Alasannya adalah karena bukan hanya *MKB* yg punya dewan atau majelis adat, Bamus versi RIANO & versi *EKI PITUNG* atau Bamus Suku Betawi 1982 versi ODING juga memiliki Ketua dewan Adat atau majelis adat. Legal standing mereka pun sama, yaitu SK Menteri Hukum RI.
Selain itu ‘Betawi bukan hanya ormas’. Milik seluruh perangkat masyarakat yaitu ulama, seniman, pengusaha, hingga elit legislatif & eksekutif.
Sementara Lembaga Adat Masyarakat (LAM) Betawi yg digagas oleh KH. Lutfi Hakim & Kaukus Muda Betawi adalah “Persoalan regulasi turunan dari perjuangan mereka yang panjang sejak 2021 atas Pasal 31 UU DKJ No.2 Th.2024 terkait kedaulatan budaya Betawi di Jakarta”.
Menurut, ” KH. Lutfi Hakim & Kaukus Muda Betawi”, bahwa kehadiran *LEMBAGA ADAT MASYARAKAT BETAWI (LAM BETAWI)* adalah Hal mendasar & mendesak untuk menjawab tantangan kedepan.

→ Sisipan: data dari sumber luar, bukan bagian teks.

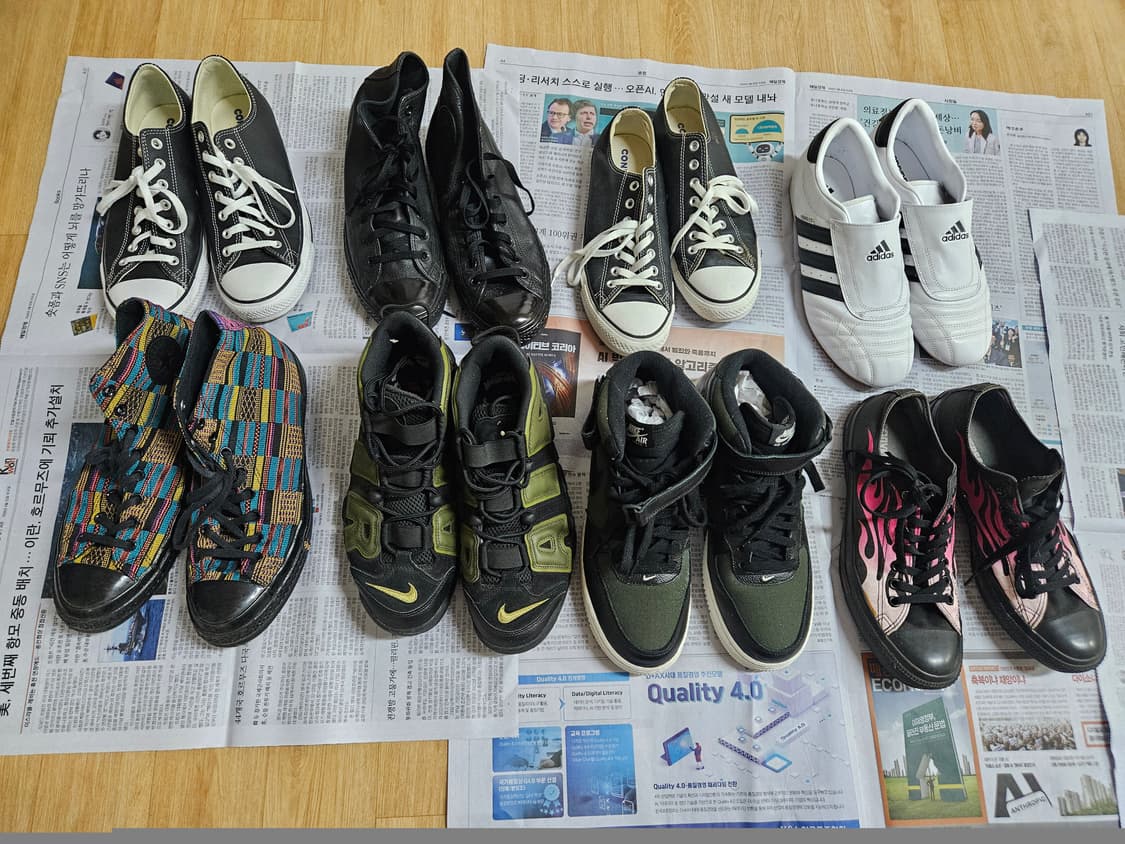컨버스 나이키 아디다스 신발처분 280-290 상품이미지1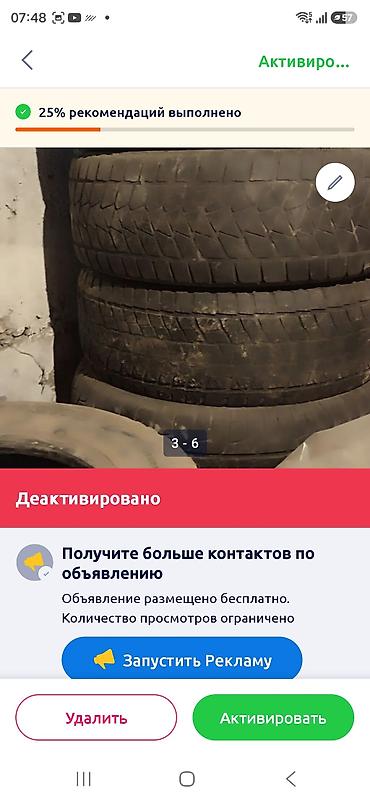 зимние шины шыповый 15: Зимние шины 195/65 R15 (комплект 4 шт.) - Нешипованные, направленный — 4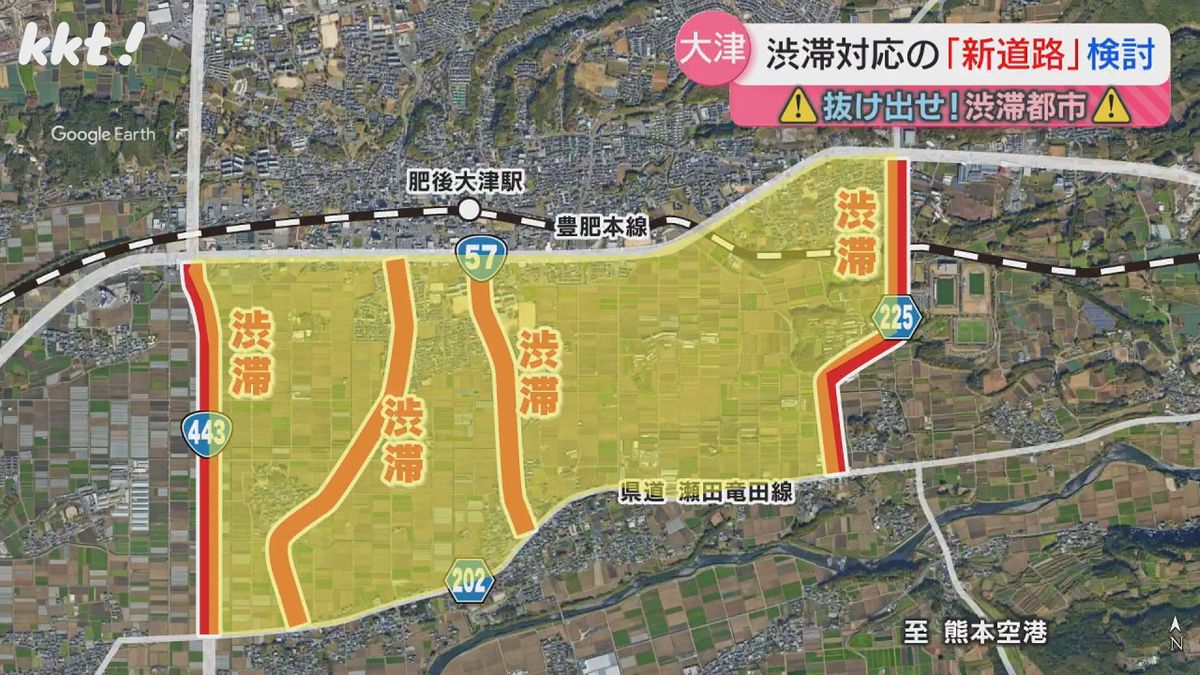 TSMC進出で渋滞が深刻化 緩和につながるか?大津町が新しい道路の建設構想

UU No.5 Th.2017 tentang ‘Pemajuan Kebudayaan’ menekankan pentingnya melindungi, memanfaatkan, mengembangkan & melestarikan kebudayaan Indonesia.

Dalam konteks ini, *LAM BETAWI* memiliki peran penting dalam melindungi budaya Betawi. Sedangkan pengembangan dan pelestarian menjadi domain ormas kebetawian juga ormas budaya lainnya yg berkembang.
Selain itu, Peraturan Menteri Dalam Negeri (Permendagri) No.5 Th.2007 juga memberikan fungsi, peran & kewenangan vital bagi *LAM BETAWI*.
Permendagri tersebut mengingatkan kepada pemerintah agar melibatkan lembaga adat dalam merencanakan, mengarahkan bahkan mensinergikan program pembangunan agar sesuai dgn tata nilai adat istiadat dan kebiasaan yg berkembang dalam masyarakat. Demi terwujudnya keselarasan, keserasian, keseimbangan, keadilan dan kesejahteraan masyarakat.
Pandangan tersebut bukan tanpa alasan atau argumentasi. Di beberapa daerah, ormas berbasis kearifan lokal atau budaya dapat tumbuh berkembang pesat, “tapi Lembaga Adat Masyarakatnya hanya SATU”.
Sebagai contoh beberapa LEMBAGA ADAT yg dibentuk lewat PERGUB, seperti :
1. Pergub Jawa Barat No. 43 Th.2018 ttg Lembaga Adat Jawa Barat : Mengatur ttg lembaga adat di Jawa Barat, termasuk fungsi, peran & tanggung jawabnya. Mengatur ttg pengakuan, perlindungan & pemberdayaan lembaga adat di Jawa Barat.
2. Pergub Sulawesi Selatan No. 22 Th.2018 ttg Lembaga Adat Sulawesi Selatan : Mengatur tentang pengakuan, perlindungan & pemberdayaan lembaga adat di Sulawesi Selatan.
Dengan demikian, *MKB & LAM Betawi* adalah 2 (dua) entitas yg berbeda, keduanya dapat berjalan bersamaan dan bersinergi untuk mendukung program Gubernur.
*MKB* dapat merekomendasikan salah satu atau beberapa pengurusnya sebagai perwakilan untuk menempati posisi yg ada di kepengurusan LAM Betawi, bukan *Merajuk & MengHiba* kepada Gubernur untuk mengeluarkan SK kepengurusan buat mereka.
Kalau kita berandai-andai MH. Thamrin bangkit dari kubur, sudah bisa dipastikan tangisan air mata yg membuncah ketika melihat sikap masyarakat Betawi saat ini.
Melanjutkan perjuangan MH.Thamrin adalah membangun kesadaran bersama bagaimana menyelaraskan pembangunan Jakarta dgn nilai – nilai kearifan lokal karena dapat menjadi jembatan antara pemerintah pada komunitas lokal untuk menjaga keseimbangan sosial, keadilan, kesejahteraan masyarakat sesuai peran dan fungsinya masing2.